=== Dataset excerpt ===
━━━━━━━━━━━━━━━━━━━━

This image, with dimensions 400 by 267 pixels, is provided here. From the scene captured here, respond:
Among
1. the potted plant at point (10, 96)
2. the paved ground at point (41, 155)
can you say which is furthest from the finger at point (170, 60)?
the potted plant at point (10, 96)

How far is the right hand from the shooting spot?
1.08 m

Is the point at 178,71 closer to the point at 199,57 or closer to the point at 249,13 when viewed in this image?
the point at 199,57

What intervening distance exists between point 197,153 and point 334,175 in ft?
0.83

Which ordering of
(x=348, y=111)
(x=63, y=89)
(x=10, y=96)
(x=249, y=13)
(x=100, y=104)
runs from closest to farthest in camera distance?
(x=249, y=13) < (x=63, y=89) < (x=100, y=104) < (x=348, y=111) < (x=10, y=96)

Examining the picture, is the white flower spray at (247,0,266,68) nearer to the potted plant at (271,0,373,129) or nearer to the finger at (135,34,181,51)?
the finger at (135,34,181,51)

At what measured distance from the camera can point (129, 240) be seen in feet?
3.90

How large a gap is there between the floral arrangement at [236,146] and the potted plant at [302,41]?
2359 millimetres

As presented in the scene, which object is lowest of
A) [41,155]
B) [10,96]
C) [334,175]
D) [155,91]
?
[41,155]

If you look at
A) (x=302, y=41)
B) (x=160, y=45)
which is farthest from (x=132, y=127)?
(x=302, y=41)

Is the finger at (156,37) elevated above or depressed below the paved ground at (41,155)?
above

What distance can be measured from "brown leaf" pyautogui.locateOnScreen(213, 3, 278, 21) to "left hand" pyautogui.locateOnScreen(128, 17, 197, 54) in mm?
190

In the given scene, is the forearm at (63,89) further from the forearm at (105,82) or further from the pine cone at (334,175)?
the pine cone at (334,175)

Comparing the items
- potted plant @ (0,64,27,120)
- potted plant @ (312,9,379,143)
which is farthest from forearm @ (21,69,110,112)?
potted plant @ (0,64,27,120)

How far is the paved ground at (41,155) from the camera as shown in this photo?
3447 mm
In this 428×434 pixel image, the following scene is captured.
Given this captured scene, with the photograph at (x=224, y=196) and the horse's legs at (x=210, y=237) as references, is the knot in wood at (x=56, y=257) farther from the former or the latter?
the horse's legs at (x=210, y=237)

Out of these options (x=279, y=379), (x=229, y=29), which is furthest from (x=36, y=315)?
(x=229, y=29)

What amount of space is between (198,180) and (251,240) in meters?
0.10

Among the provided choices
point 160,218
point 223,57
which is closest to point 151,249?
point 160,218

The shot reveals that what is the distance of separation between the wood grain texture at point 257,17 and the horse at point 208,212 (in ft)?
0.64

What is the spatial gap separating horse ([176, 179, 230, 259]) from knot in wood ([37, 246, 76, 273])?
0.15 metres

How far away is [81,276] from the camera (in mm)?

━━━━━━━━━━━━━━━━━━━━

=== Prompt ===
Reproduce the stretch from the line containing "Out of these" through the end of the material, substituting "pony" for every "horse" and keeping everything else the same.

=== Answer to this exercise ===
Out of these options (x=279, y=379), (x=229, y=29), which is furthest from (x=36, y=315)?
(x=229, y=29)

What amount of space is between (198,180) and (251,240) in meters?
0.10

Among the provided choices
point 160,218
point 223,57
which is closest to point 151,249?
point 160,218

The shot reveals that what is the distance of separation between the wood grain texture at point 257,17 and the pony at point 208,212 (in ft)?
0.64

What is the spatial gap separating pony ([176, 179, 230, 259]) from knot in wood ([37, 246, 76, 273])?
0.15 metres

How far away is [81,276] from the camera (in mm)?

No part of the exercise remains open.